Interesting that the protective order was not issued along with temporary custody order. If you do anything, figure a way to take care of your child full time. Whoever ends up with temporary custody, ends up with full custody. If you don't get temporary custody, fight for joint custodial and visitation rights. Women always win in family court. Bested you can do is hold onto your child as much as possible. Parents leading a divorce for thier daughter is the worse kind. Pretty sure they will have unlimited funds.

http://tulsacountydistrictcourt.org/files/Family_Court_Instruction_Packet_Minor_Children_Barcus.pdf

https://oklaw.org/issues/family/divorce

Sorry to be so harsh but family court is not a game and it has nothing to do with family.

Friendly advice not legal advice.
 
Also, not sure if your state is a No Fault Divorce state, but if it is then it won't matter about your religious belief in the divorce proceedings. However, it will matter in determining child custody. They wll use it against you in the frame of "harm to the child". One thing to be aware of is that child support will be awarded to the custodial parent. If it ends up not being you, they will base the calculations on minimum wage if you don't have a job, or worse case scenario, they will calculate it on your potential income ability.

My question would be were is your second in all this or did I miss something.

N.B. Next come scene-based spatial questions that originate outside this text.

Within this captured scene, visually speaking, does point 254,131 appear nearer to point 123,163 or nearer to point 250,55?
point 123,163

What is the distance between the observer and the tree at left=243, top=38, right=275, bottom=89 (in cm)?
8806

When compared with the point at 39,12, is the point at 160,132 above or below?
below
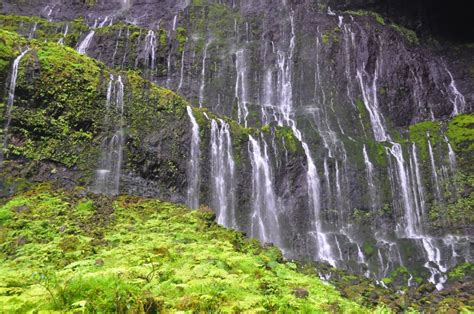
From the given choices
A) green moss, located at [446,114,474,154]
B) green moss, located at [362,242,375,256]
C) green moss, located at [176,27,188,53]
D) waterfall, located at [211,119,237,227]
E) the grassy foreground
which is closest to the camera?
the grassy foreground

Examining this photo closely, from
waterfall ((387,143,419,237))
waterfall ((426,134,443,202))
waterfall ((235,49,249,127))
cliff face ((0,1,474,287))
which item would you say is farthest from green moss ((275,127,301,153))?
waterfall ((426,134,443,202))

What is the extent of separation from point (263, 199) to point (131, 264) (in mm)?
15606

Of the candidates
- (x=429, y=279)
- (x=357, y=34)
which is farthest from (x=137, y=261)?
(x=357, y=34)

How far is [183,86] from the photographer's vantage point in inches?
1280

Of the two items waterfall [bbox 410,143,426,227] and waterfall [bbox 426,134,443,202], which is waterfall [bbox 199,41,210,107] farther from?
waterfall [bbox 426,134,443,202]

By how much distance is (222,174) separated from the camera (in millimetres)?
20734

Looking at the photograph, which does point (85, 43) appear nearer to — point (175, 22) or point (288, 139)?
point (175, 22)

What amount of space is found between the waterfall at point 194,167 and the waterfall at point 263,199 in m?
3.40

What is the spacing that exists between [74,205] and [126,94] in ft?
27.4

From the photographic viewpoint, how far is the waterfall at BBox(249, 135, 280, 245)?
2059cm

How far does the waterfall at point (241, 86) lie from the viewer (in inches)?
1182

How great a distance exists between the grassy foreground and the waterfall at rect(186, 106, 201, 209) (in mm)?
7058

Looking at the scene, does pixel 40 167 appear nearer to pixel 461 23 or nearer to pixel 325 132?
pixel 325 132

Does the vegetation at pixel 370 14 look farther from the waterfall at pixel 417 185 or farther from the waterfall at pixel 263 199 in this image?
the waterfall at pixel 263 199
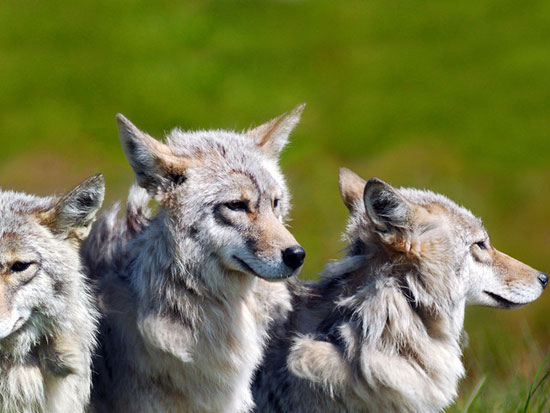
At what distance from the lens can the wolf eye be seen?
222 inches

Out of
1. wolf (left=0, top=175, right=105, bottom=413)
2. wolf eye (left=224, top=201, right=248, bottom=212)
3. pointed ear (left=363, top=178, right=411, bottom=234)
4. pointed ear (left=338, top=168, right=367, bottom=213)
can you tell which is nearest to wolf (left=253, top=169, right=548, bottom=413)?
pointed ear (left=363, top=178, right=411, bottom=234)

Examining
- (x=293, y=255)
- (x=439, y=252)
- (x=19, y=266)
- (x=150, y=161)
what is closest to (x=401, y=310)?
(x=439, y=252)

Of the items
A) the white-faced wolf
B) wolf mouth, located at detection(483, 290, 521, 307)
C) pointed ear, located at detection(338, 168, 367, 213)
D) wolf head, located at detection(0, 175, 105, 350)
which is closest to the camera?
wolf head, located at detection(0, 175, 105, 350)

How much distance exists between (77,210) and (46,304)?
0.71 meters

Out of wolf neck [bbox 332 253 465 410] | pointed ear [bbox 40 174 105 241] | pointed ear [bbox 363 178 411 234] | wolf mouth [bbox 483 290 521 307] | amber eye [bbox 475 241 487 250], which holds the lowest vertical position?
pointed ear [bbox 40 174 105 241]

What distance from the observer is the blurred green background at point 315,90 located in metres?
18.3

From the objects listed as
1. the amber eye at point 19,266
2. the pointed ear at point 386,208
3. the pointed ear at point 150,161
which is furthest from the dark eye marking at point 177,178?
the pointed ear at point 386,208

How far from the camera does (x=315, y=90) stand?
66.8ft

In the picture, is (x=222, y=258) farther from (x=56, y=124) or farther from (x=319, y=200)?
(x=56, y=124)

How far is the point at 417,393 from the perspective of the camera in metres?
5.88

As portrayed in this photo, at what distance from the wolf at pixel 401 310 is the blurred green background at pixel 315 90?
9969 millimetres

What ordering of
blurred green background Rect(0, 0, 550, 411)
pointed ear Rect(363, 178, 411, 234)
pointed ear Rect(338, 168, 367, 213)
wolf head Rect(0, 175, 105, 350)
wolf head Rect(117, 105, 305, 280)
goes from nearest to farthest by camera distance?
wolf head Rect(0, 175, 105, 350) < wolf head Rect(117, 105, 305, 280) < pointed ear Rect(363, 178, 411, 234) < pointed ear Rect(338, 168, 367, 213) < blurred green background Rect(0, 0, 550, 411)

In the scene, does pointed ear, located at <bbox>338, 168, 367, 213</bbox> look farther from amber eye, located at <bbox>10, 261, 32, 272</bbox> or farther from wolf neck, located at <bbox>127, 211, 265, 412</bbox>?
amber eye, located at <bbox>10, 261, 32, 272</bbox>

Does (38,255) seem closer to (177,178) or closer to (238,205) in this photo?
(177,178)
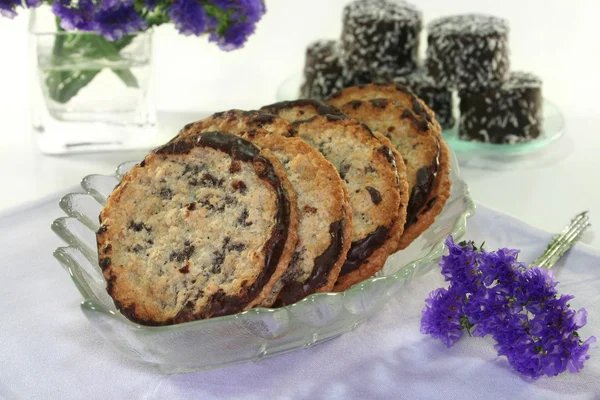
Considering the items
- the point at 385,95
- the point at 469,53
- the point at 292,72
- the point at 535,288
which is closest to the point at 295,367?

In my mind, I'm wondering, what if you went all in, established your life with your second, created a home with her and proved it is stable and loving for a child. At some point a guardian et litum should get involved and maybe you could show that you can provide a stable home for you child. Not at all sure if that would work and know it's a great risk, just thought i world throw it out there.

Not legal advice.
 
Anyone have any ideas on how I can, either through words or actions (or simply inaction?) my love and care for her?

I see wisdom in your combined approach of (a) being prepared for the legal onslaught that can be unleashed upon you by the Behemoth of the State, and (b) standing firm in your willingness to re-embrace your wife should she come to her senses. You will only stab your soul in the back if you turn your back on her and treat her as an enemy. I know many would advise going to Def Con 7 to maintain contact with your child, but what they're failing to consider is the toll that it takes on children to be cannon fodder for a War of the Roses. It becomes a lose:lose proposition. Your adherence to God's Will and His Love for us all led you to seek a plural family. Don't lose sight of that. Be prepared, but stay firmly planted in the love God planted in your heart for this woman. If nothing else, it will be good practice for how you will treat others as your life goes forward.

I also recommend to anyone in these circumstances to make an effort to reach out to Constitutional Attorney Jonathan Turley. He represented the Sister Wives folks all the way until the case was thrown out by the US Supreme Court due to their not having any standing, because no one had ever tried to stop them from doing anything other than get additional marriage licenses.

You would have standing if you are told in any form that you could lose your child because of being involved in polygamy.